Workman Partner Julian Bates calls for “more sophisticated techniques” for measuring managing agent performance in response to Property Week’s article of 7 November entitled “Property managers urged to adopt new business models”
The Property Week headline on 7 November was a striking one, reporting on data released by Remit Consulting which argues that property managers need to “do the basics better, and change the way they treat tenants if they want to remain relevant”.
As the UK’s largest independent property management and building consultancy firm, we wholeheartedly support this notion – a focus on delivering the fundamentals of property management and ensuring occupier satisfaction is at the heart of our business. Put simply, it’s what we do.
The Remit report moves on to question the due date rent collection statistics [which paint a national picture of consistent underperformance], with Steph Yates, senior consultant at Remit, commenting “this amazes us time and again. If 20% of people didn’t pay their mortgage on the due date, they could lose their house”*.

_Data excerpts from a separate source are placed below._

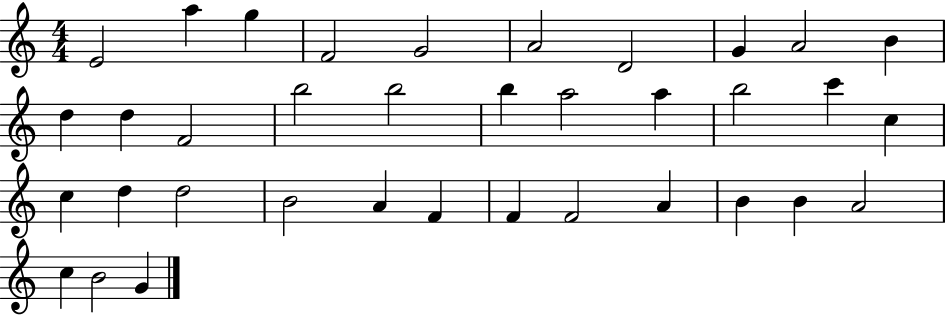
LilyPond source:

{
  \clef treble
  \numericTimeSignature
  \time 4/4
  \key c \major
  e'2 a''4 g''4 | f'2 g'2 | a'2 d'2 | g'4 a'2 b'4 | \break d''4 d''4 f'2 | b''2 b''2 | b''4 a''2 a''4 | b''2 c'''4 c''4 | \break c''4 d''4 d''2 | b'2 a'4 f'4 | f'4 f'2 a'4 | b'4 b'4 a'2 | \break c''4 b'2 g'4 | \bar "|."
}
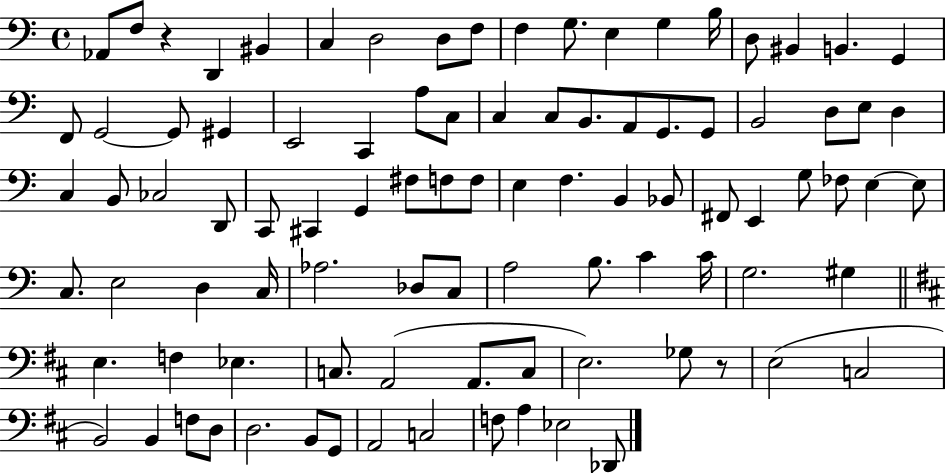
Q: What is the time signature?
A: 4/4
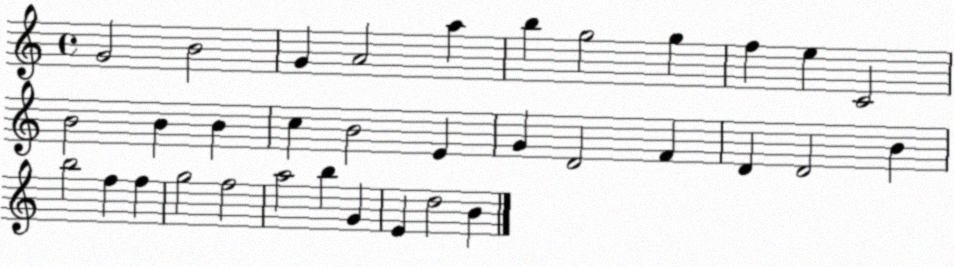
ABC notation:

X:1
T:Untitled
M:4/4
L:1/4
K:C
G2 B2 G A2 a b g2 g f e C2 B2 B B c B2 E G D2 F D D2 B b2 f f g2 f2 a2 b G E d2 B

In simple comparison terms, it’s an easy connection to make, but as Julian Bates, Partner at Workman commented in the piece, “the past few years are not the best measure of performance”*, particularly in retail, where “property managers face challenges beyond their control”*
How can landlords develop a clear picture of managing agents performance in these circumstances? Here, Julian Bates adds a bit more detail to the debate and counters that rent collection alone presents an unhelpfully narrow view.
“Rent collection statistics based on due date collection can be a useful measure for Managing Agents’ performance, but provides a very limited view of the debt profile. Historic pre quarter debt is often as useful a measure of performance particularly with the proliferation of CVA’s and service charge consultants both of which can slow down or even stop the flow of funds.
Indeed, we would counter that where industry has typically relied on due date collection as a key performance indicator, historic debt is far more relevant. Total arrears debt collection, which includes pre-quarter debt, can have a bigger impact on landlord cashflow.
Bringing historic debt down to a minimum can bring significant benefit to the landlord’s total risk profile and in recent years, we have been building up our credit control team with total arrears management in mind, reflecting the market we are operating in.
A positive and clear relationship with occupiers does demonstrably make a difference to recovery here so it is important that at all touch points the landlord’s agent is seen as good to deal with.
More sophisticated techniques need to be used as part of a suite of measures to build a clear picture of a Managing Agents’ performance, if landlords are to identify the top performers. These do not need to be overly extensive but ideally need to link back to the landlord’s own objectives thereby ensuring service is clearly aligned and performance measured.”